Ma un filino d’olio bono?

Il mi marito, come tanti mariti, e forse come tante mogli, è una rottura di coglioni.
A volte più piccola, altre volte più grande, altre volte ancora, colossale.

Alcuni esempi che vi renderanno edotti.

UNO.
Ieri sera siamo stati a una festa in mezzo al nulla a cena, guidavo io, ho parcheggiato in un campo, pieno di mota, in quanto campo e in quanto campo in luogo frigido e umido.
Avrà detto cinque volte (ma io mi sono sfavata  alla prima):
Boia, ma fra tutti i posti che c’erano, dovevi parcheggiare proprio qui?
Ma qui dove, scusa? È uno sterminato campo di mota e fango, qui o tre cazzi più in là, mi spieghi, per favore, cosa cambia?
Facevo per dire.

■ Voci di dati ■

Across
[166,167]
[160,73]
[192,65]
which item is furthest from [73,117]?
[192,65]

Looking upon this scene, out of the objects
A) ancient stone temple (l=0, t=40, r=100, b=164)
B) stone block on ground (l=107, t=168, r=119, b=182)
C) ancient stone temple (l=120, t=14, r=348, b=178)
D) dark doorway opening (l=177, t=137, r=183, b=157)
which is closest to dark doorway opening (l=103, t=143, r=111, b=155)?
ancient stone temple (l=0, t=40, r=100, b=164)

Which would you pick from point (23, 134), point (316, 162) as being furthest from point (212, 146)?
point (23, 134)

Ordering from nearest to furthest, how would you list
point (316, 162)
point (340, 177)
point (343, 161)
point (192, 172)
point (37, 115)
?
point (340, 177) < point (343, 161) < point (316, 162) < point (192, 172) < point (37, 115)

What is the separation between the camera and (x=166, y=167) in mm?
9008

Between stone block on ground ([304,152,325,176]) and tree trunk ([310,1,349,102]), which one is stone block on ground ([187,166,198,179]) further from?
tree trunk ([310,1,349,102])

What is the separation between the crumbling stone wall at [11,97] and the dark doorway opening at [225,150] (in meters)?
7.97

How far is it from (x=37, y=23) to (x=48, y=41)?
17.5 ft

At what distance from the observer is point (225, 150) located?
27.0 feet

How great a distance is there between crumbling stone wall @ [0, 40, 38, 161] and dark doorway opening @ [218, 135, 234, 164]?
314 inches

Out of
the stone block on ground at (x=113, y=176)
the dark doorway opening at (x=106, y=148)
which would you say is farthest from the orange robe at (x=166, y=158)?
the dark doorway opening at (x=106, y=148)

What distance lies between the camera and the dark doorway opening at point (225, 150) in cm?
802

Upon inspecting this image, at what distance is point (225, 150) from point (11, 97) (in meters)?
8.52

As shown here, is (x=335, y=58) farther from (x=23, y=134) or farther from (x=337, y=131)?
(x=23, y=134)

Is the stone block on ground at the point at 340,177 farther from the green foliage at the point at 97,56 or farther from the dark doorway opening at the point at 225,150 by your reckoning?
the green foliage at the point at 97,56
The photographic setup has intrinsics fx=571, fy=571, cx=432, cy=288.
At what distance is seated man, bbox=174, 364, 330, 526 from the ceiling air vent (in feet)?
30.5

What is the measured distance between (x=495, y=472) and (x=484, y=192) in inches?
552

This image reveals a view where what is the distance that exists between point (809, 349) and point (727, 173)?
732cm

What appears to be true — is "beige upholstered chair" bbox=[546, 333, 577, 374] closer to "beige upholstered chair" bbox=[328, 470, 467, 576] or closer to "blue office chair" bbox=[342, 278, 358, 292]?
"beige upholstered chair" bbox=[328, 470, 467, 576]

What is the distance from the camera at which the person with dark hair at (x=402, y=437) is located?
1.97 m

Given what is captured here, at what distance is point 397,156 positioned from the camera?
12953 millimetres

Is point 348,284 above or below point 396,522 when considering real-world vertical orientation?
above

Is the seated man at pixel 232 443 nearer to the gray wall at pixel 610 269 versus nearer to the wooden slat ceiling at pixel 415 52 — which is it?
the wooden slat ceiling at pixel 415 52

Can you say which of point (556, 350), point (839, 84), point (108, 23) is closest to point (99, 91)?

---

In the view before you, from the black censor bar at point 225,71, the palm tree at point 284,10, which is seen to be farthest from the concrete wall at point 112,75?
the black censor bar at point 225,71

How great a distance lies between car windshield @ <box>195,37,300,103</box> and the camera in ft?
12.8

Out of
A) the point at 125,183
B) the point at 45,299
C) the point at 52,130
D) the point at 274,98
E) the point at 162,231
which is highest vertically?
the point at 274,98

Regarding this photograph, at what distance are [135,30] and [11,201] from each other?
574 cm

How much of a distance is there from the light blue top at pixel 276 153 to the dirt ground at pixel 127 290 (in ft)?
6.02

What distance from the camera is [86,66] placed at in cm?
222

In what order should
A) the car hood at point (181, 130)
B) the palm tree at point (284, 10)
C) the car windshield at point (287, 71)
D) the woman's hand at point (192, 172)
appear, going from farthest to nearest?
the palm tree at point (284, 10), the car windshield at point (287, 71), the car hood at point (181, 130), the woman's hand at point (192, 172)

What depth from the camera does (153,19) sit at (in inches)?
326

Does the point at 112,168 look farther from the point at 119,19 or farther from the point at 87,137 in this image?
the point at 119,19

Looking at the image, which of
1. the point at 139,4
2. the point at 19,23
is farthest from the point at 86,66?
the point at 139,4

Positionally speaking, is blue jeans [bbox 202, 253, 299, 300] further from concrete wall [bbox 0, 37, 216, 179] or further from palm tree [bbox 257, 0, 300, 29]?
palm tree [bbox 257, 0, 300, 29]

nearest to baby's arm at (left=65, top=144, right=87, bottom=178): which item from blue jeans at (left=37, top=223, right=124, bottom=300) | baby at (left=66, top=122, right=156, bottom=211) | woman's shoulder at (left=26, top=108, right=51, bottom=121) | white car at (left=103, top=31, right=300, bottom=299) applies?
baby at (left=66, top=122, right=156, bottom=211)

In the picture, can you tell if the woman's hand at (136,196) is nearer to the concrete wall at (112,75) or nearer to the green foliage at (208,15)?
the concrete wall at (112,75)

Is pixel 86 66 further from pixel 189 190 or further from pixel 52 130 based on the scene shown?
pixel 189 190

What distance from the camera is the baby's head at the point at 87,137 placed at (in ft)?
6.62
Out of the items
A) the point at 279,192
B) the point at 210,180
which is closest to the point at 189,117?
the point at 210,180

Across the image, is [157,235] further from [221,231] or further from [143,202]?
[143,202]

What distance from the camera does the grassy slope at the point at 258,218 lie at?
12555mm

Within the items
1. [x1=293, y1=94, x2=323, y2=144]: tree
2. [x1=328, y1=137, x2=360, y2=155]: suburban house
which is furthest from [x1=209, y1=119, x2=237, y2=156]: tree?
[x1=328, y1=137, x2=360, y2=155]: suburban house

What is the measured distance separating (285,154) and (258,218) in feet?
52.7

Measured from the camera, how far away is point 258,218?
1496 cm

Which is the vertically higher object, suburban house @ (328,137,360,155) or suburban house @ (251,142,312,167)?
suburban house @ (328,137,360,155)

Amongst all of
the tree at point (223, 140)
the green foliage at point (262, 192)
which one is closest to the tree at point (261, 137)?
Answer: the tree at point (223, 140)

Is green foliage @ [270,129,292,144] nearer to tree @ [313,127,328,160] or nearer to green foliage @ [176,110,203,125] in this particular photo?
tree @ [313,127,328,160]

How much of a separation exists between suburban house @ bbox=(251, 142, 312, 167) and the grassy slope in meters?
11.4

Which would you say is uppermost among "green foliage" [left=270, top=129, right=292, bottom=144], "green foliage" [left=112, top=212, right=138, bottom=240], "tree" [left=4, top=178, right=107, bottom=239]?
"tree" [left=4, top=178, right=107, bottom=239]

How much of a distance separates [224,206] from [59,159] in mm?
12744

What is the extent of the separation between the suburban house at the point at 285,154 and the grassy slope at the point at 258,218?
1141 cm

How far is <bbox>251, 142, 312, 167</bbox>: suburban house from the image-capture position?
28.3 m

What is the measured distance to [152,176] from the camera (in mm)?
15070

--

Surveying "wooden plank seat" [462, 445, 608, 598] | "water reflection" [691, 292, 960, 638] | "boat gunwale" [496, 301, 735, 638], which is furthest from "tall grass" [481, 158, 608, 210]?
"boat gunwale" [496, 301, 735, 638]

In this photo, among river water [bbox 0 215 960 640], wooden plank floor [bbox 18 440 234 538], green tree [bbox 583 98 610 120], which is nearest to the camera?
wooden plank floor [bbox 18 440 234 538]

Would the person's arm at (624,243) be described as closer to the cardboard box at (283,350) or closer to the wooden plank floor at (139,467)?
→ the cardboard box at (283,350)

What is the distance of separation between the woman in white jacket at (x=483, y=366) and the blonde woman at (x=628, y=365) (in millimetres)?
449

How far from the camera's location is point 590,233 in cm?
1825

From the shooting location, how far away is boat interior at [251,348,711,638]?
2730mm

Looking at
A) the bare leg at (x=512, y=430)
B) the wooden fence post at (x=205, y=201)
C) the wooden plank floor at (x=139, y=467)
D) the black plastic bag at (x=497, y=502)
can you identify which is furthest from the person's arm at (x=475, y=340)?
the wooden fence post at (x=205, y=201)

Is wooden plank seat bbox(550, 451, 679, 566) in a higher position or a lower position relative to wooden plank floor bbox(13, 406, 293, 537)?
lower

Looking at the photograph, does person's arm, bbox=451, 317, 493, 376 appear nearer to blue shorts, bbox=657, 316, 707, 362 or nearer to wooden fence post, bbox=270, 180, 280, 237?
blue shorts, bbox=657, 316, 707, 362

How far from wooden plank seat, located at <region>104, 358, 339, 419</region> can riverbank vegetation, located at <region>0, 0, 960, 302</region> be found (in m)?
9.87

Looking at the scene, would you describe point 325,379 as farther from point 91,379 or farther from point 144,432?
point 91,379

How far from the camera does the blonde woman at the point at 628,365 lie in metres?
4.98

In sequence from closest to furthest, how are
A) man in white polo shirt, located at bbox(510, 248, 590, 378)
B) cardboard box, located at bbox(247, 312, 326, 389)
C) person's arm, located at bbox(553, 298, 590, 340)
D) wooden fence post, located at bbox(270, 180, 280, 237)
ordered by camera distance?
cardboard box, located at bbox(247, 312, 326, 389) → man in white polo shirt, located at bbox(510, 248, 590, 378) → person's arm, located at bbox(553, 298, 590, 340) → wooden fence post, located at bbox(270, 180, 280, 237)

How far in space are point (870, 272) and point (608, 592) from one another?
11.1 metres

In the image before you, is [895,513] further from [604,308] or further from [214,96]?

■ Obiettivo 1 ■
Riassumi in due frasi il brano fornito.
■ Obiettivo 2 ■
Rispondi alle seguenti domande sul brano fornito, una per riga, usando le stesse lettere.
(a) Quali tre livelli di fastidio vengono attribuiti al marito?
(b) Dove è stata parcheggiata l'auto la sera della festa?
(c) Quante volte, secondo il brano, il marito ha fatto la domanda sul parcheggio?

■ Risposta 1 ■
Chi scrive descrive il proprio marito come una persona molto fastidiosa, a volte poco, a volte di più, a volte in modo colossale. Come esempio racconta che, la sera prima, dopo un parcheggio in un campo pieno di fango per una cena in mezzo al nulla, lui ha chiesto più volte perché fosse stato scelto proprio quel posto e poi ha risposto che lo diceva tanto per dire.

■ Risposta 2 ■
(a) A volte più piccolo, altre volte più grande, altre volte ancora colossale.
(b) In un campo pieno di mota, in un luogo freddo e umido.
(c) Circa cinque volte.